Even for those who have experienced a loved one's slow decline due to Alzheimer's disease will be able to appreciate the brilliant dramatization of these issues. And you have to give writer and director Sarah Polley a lot of credit for not copping out and adding some fake romanticism to make the drama more palatable. In fact Polley does something clever and introduces a romantic element, but it is an element of support and provides relief which is again very real rather than romantic nonsense. And whilst Polley also chooses to set all of this in a beautiful location, and the snow covered vistas are stunning, they never once become the focus of the story.
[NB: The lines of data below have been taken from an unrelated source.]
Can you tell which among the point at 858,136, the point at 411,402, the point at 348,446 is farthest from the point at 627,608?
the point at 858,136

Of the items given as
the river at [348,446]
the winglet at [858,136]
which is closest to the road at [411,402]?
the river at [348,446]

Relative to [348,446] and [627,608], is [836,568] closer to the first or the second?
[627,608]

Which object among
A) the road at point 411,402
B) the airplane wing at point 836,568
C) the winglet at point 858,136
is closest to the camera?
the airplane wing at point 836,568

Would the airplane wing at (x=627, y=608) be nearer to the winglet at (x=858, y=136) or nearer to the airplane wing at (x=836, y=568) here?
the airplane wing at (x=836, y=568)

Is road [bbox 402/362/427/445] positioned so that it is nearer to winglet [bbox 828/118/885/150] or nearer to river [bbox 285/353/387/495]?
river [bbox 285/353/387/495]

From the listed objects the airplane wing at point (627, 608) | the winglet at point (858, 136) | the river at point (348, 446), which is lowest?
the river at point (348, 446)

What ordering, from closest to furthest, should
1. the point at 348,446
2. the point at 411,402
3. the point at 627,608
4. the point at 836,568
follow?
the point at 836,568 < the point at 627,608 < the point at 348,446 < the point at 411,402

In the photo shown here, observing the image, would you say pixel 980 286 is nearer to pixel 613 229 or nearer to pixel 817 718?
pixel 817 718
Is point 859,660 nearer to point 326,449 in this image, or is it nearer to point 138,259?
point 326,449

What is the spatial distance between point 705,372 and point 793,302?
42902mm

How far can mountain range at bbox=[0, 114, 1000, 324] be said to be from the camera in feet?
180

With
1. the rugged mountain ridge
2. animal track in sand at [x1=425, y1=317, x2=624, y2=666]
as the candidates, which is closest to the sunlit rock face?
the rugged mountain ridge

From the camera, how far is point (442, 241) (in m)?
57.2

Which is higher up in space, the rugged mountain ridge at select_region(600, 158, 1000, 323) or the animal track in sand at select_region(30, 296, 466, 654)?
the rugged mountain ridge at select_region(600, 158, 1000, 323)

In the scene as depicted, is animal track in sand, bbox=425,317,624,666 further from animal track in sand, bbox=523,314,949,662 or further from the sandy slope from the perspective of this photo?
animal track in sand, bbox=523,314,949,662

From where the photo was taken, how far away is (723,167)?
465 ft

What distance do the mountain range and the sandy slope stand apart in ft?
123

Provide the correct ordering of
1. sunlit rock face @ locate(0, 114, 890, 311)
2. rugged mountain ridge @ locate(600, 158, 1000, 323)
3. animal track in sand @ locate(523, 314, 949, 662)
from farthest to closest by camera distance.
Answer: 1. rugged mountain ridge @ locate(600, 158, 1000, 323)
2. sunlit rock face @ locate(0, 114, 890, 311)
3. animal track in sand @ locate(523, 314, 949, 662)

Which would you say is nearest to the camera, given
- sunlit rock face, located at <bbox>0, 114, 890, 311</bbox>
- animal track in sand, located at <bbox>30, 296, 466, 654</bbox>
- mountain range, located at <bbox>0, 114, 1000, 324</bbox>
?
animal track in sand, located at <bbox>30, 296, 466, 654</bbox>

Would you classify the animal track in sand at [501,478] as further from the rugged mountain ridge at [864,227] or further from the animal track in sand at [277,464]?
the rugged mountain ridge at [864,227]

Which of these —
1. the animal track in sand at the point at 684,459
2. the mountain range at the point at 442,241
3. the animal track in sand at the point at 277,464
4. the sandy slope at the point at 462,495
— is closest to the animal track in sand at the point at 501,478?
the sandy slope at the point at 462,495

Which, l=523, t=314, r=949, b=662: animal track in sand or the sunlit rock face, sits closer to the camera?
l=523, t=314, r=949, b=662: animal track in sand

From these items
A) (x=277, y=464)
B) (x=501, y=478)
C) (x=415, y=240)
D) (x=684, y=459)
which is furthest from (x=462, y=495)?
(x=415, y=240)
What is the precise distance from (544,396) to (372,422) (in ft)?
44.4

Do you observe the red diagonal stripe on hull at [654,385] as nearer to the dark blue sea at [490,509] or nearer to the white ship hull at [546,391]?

A huge reason why "Away from Her" comes together is the great casting of Gordon Pinsent and Julie Christie because first and foremost they are believable as couple who after 40 years of marriage are still in love with each other. But it is also because they appear to understand their characters especially Pinsent who goes through a wide range of emotions as Grant, from denial to confusion whilst always patiently understanding, caring deeply for Fiona despite his own personal needs as he watches his wife disappear in front of him. That isn't to say Christie's performance isn't as good as she never overplays the effects of Alzheimer's disease, allowing it to feel very natural when she doesn't recognize Grant or gets lost whilst out on her own. And whilst the supporting cast all do a good job you have to say that Kristen Thomson who plays carer Kristy creates such a wonderfully kind, caring and understanding character that you just warm to her immediately.
What this all boils down to is that "Away from Her" is a very good movie, one which tackles a very difficult subject in a very real and honest way without ever becoming morbid. It does a great job of showing that when it comes to Alzheimer's disease it is those closest to the sufferer who end up suffering as much as they are forced to watch and accept the loss of a loved one.